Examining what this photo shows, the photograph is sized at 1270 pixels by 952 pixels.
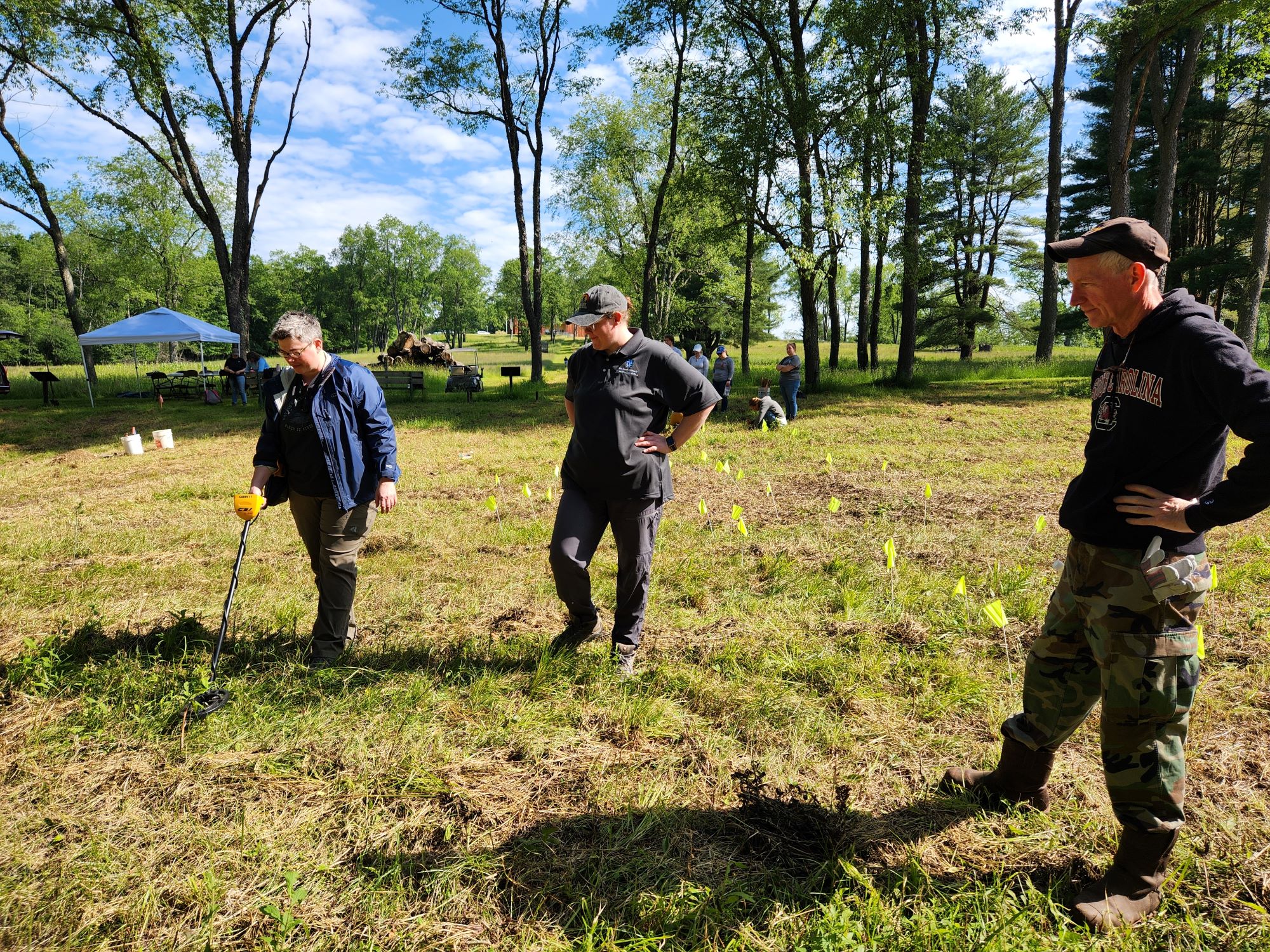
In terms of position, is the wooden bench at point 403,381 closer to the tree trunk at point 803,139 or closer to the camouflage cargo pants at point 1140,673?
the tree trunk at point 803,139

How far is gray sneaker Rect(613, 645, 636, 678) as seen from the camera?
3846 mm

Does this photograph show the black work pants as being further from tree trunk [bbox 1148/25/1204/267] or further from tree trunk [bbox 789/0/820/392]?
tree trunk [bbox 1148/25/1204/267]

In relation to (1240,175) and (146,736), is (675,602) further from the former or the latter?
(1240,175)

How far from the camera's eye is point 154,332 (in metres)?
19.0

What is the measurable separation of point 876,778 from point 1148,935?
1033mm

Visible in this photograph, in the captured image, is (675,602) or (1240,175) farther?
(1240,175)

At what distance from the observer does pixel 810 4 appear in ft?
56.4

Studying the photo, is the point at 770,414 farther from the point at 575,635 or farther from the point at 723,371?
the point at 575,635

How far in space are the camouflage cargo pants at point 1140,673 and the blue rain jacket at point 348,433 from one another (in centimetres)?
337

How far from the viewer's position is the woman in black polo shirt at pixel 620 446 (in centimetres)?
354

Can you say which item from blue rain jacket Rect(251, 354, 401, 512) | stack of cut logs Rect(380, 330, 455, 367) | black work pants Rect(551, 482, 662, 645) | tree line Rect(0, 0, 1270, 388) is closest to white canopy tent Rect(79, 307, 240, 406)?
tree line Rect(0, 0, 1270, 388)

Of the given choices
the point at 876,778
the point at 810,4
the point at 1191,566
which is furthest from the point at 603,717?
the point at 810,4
+---+
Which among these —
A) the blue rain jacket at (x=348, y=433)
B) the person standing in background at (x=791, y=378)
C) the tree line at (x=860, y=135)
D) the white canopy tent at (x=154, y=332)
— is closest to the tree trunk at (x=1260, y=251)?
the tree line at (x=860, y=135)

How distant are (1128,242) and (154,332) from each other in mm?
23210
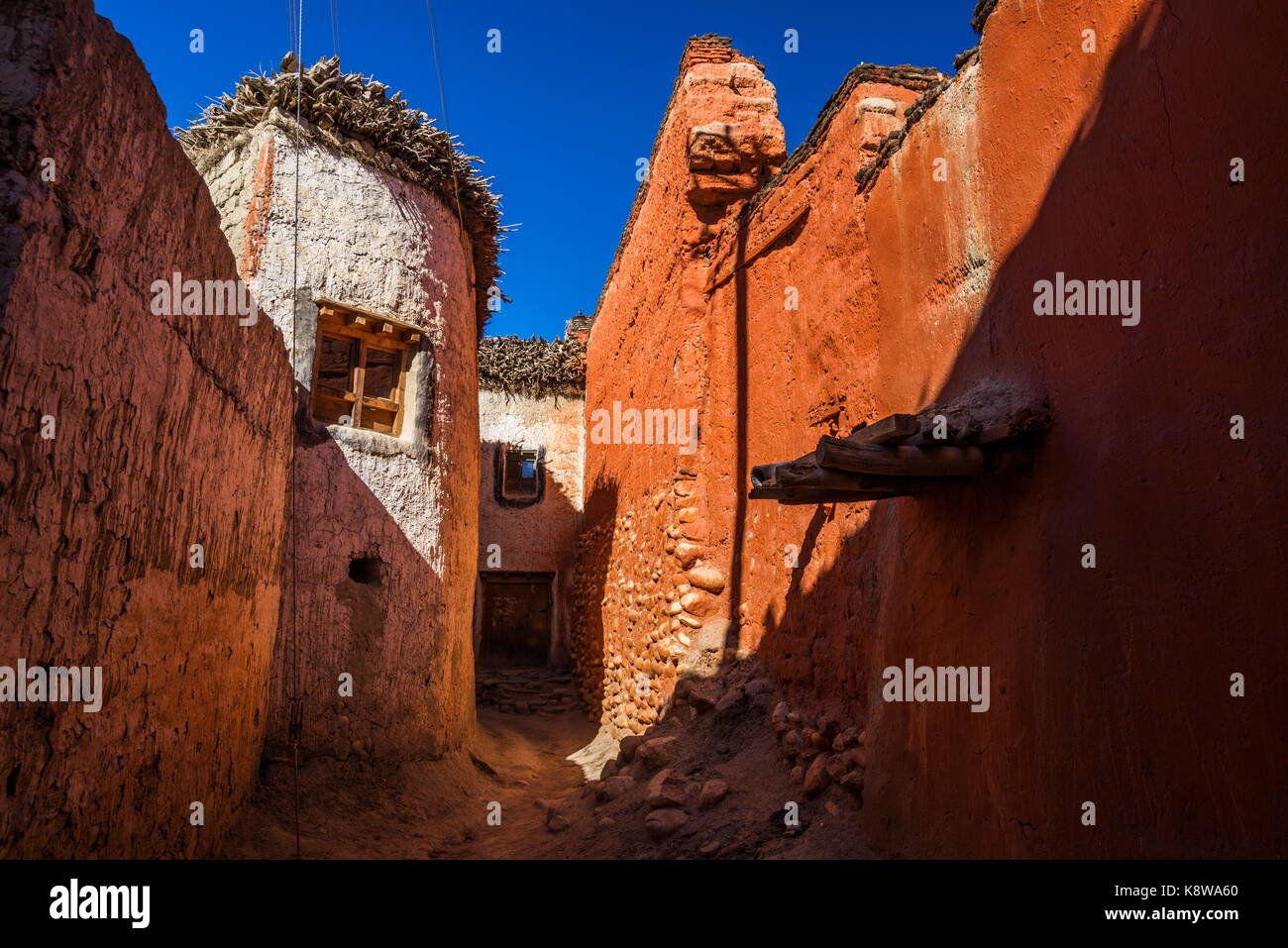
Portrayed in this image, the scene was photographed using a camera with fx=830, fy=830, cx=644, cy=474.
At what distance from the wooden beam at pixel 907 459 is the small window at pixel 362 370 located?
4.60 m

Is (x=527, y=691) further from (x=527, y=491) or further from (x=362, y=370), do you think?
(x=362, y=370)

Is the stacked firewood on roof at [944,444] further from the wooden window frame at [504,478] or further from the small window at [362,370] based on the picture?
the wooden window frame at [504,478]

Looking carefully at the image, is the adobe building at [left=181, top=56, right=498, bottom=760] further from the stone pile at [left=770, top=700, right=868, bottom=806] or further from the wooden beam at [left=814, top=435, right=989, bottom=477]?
+---+
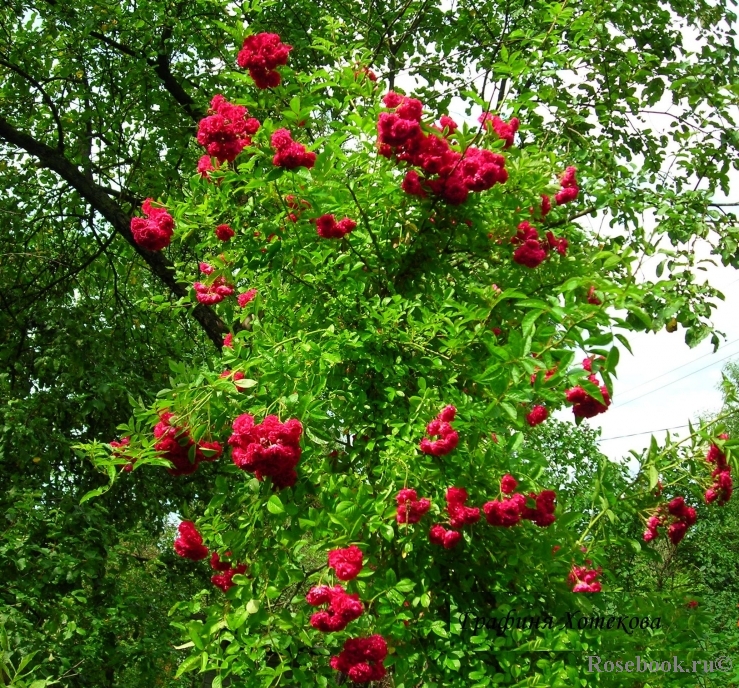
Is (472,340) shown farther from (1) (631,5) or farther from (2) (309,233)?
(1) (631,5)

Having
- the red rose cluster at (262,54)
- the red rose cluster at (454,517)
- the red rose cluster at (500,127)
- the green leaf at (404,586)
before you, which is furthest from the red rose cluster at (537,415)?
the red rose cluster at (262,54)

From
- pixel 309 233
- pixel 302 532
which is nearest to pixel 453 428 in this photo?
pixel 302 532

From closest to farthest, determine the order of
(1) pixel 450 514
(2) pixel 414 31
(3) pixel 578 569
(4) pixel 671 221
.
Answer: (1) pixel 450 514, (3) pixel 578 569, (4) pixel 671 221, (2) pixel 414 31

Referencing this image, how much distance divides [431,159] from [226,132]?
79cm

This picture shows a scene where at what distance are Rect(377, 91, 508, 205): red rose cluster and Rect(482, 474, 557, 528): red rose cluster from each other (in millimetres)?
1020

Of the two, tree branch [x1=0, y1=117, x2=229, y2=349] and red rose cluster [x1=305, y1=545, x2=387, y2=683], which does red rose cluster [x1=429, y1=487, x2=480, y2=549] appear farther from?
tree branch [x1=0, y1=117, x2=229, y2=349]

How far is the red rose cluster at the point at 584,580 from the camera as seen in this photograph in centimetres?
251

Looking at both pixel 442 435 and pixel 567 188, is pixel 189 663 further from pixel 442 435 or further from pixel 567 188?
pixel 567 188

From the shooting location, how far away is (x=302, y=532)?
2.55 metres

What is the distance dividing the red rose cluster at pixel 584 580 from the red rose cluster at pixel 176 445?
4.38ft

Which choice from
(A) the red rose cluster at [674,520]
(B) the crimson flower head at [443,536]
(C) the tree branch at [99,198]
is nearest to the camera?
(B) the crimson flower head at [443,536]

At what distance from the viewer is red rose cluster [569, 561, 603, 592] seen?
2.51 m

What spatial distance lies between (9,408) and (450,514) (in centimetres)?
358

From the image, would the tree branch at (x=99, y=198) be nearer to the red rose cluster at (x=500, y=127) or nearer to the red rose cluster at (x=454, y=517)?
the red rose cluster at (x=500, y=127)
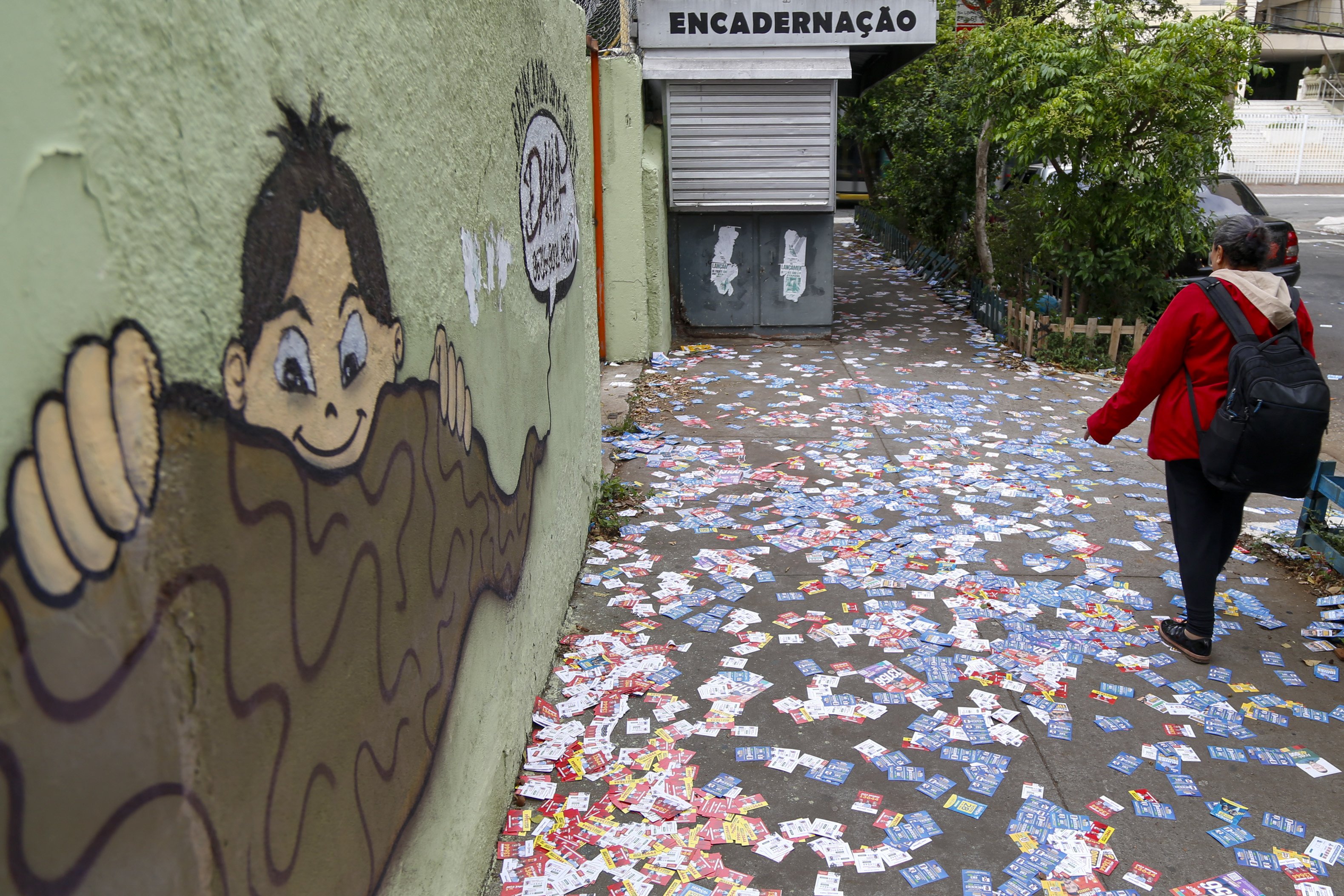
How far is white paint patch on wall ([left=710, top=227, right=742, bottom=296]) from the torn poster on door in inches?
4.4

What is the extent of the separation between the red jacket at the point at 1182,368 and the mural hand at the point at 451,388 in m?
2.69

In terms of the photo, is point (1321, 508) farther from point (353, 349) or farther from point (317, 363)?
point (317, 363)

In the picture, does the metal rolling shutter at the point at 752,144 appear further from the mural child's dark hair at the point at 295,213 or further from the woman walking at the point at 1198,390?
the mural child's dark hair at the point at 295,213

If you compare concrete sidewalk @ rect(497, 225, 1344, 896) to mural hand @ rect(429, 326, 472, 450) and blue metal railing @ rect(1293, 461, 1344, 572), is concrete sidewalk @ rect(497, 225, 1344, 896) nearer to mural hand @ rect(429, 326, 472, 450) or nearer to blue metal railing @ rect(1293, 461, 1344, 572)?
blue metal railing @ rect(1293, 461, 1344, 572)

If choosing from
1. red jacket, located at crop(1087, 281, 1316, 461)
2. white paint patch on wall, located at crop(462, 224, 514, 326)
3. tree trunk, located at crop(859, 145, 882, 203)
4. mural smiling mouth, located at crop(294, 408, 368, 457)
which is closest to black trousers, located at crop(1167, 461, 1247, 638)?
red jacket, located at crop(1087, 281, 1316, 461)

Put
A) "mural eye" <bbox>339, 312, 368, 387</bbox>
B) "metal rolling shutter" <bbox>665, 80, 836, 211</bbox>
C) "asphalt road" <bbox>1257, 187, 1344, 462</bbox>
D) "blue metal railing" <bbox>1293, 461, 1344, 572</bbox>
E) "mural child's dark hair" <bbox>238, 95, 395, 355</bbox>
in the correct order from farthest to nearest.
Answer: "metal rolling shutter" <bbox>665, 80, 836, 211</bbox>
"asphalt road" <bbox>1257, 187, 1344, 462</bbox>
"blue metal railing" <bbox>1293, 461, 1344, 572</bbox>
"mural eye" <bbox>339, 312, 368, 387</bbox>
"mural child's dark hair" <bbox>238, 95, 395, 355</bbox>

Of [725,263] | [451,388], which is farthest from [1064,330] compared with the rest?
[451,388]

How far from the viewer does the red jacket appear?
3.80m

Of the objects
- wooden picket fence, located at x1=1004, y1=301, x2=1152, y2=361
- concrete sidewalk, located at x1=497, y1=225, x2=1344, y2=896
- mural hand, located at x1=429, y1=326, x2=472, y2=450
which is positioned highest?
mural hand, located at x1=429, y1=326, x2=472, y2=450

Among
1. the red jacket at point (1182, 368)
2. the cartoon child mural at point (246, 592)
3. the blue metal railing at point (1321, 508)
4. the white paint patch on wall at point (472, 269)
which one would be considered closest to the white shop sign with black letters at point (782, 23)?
+---+
- The task -
Copy out the listing again, everything from the line containing "Which among these —" down to the line containing "at (x=1260, y=251)?", including both of those lines.

- Response for this exercise -
Which among these —
A) the blue rain jacket at (x=348, y=433)
B) the person standing in background at (x=791, y=378)
C) the tree line at (x=860, y=135)
D) the white canopy tent at (x=154, y=332)
— is closest to the tree trunk at (x=1260, y=251)?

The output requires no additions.